VOICE MORPHING THAT IMPROVES TTS QUALITY USING AN OPTIMAL DYNAMIC FREQUENCY WARPING-AND-WEIGHTING TRANSFORM
Venue
ICASSP, IEEE (2016)
Publication Year
2016
Authors
Yannis Agiomyrgiannakis, Zoe Roupakia
BibTeX
Abstract
Dynamic Frequency Warping (DFW) is widely used to align spec- tra of different
speakers.
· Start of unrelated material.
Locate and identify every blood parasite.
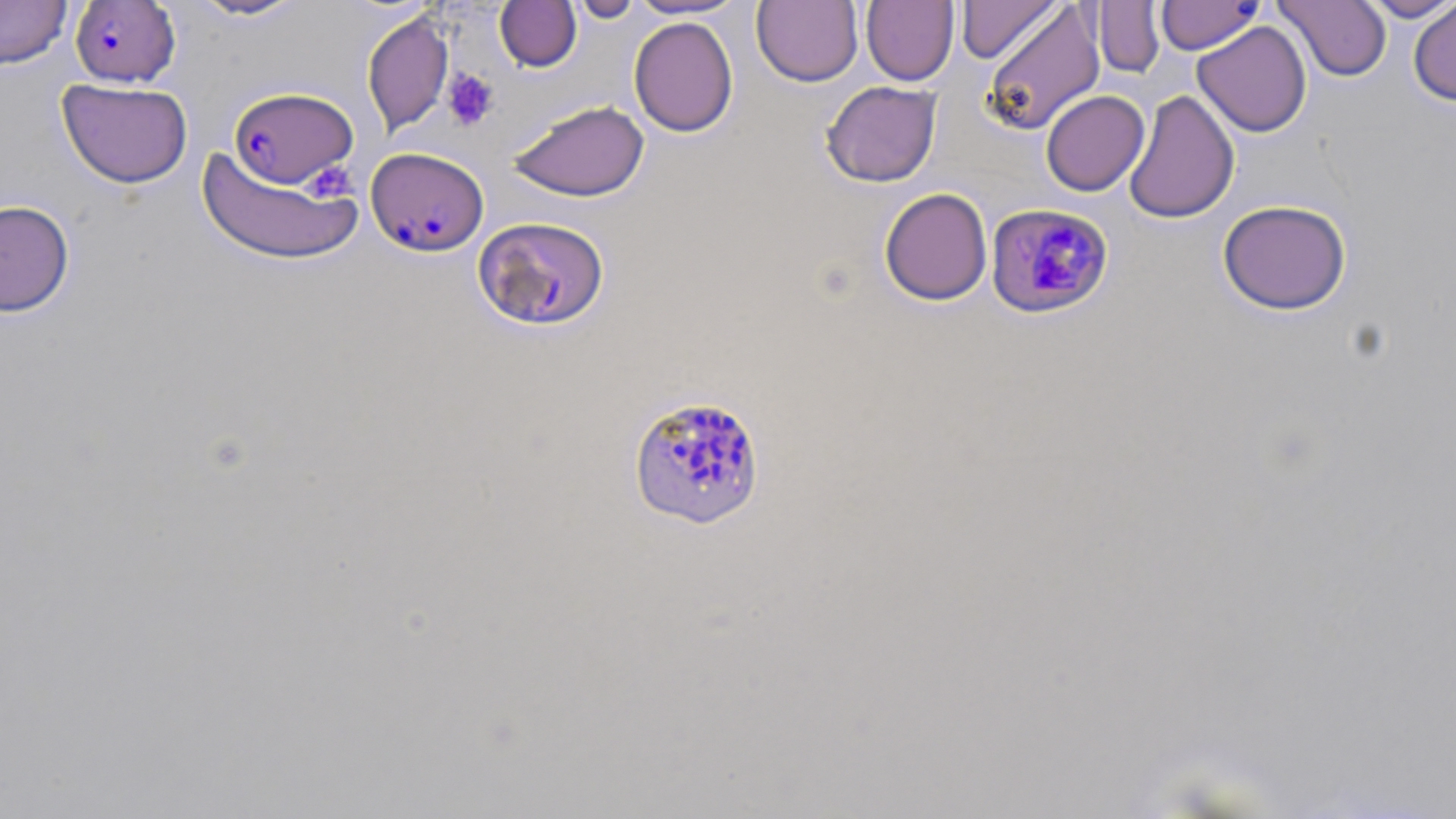
Approximate bounding boxes as (x1, y1, x2, y2) in pixels.
Plasmodium falciparum-infected red blood cells: (69, 1, 181, 88), (228, 87, 358, 189), (366, 147, 489, 257), (985, 203, 1115, 320), (473, 216, 609, 331), (627, 393, 767, 531).
No Plasmodium ovale, Plasmodium malariae, Plasmodium vivax, Babesia divergens, or Trypanosoma brucei observed.

Platelet locations: (443, 68, 499, 131), (304, 161, 357, 202). Uninfected red blood cell locations: (0, 0, 72, 68), (187, 0, 308, 21), (568, 0, 644, 23), (628, 0, 747, 20), (752, 0, 863, 87), (861, 0, 960, 85), (956, 0, 1063, 64), (1156, 0, 1262, 55), (1274, 0, 1391, 82), (1359, 0, 1456, 22), (1408, 0, 1456, 106), (495, 1, 582, 73), (981, 2, 1105, 136), (1091, 2, 1165, 78), (361, 10, 453, 138), (628, 16, 738, 137), (1192, 21, 1312, 137), (56, 78, 194, 188), (820, 81, 942, 187), (1123, 89, 1240, 225), (1040, 90, 1149, 196), (507, 99, 650, 202), (197, 145, 363, 266), (878, 187, 993, 306), (0, 199, 75, 317), (1217, 199, 1352, 315). Slide-level diagnosis: Plasmodium falciparum. Image is 1456×819 pixels. 1000x magnification. Thin blood smear. May-Grünwald-Giemsa stain. One field of a larger specimen. Optical microscopy.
It has long been argued that frequency warping captures inter-speaker
differences but DFW practice always involves a tricky preprocessing part to remove
spectral tilt. The DFW residual is successfully used in Voice Morphing to improve
the quality and the similarity of synthesized speech but the estimation of the DFW
residual remains largely heuristic and sub-optimal This paper presents a dynamic
programming algorithm that simultaneously estimates the Optimal Frequency Warping
and Weighting transform (ODFWW) and therefore needs no preprocessing step and
fine-tuning while source/target-speaker data are matched using the
Matching-Minimization algorithm [1]. The transform is used to morph the output of a
state-of-the-art Vocaine-based [2] TTS synthesizer in order to generate different
voices in runtime with only +8% computational overhead. Some morphed TTS voices
exhibit significantly higher quality than the original one as morphing seems to
“correct” the voice characteristics of the TTS voice.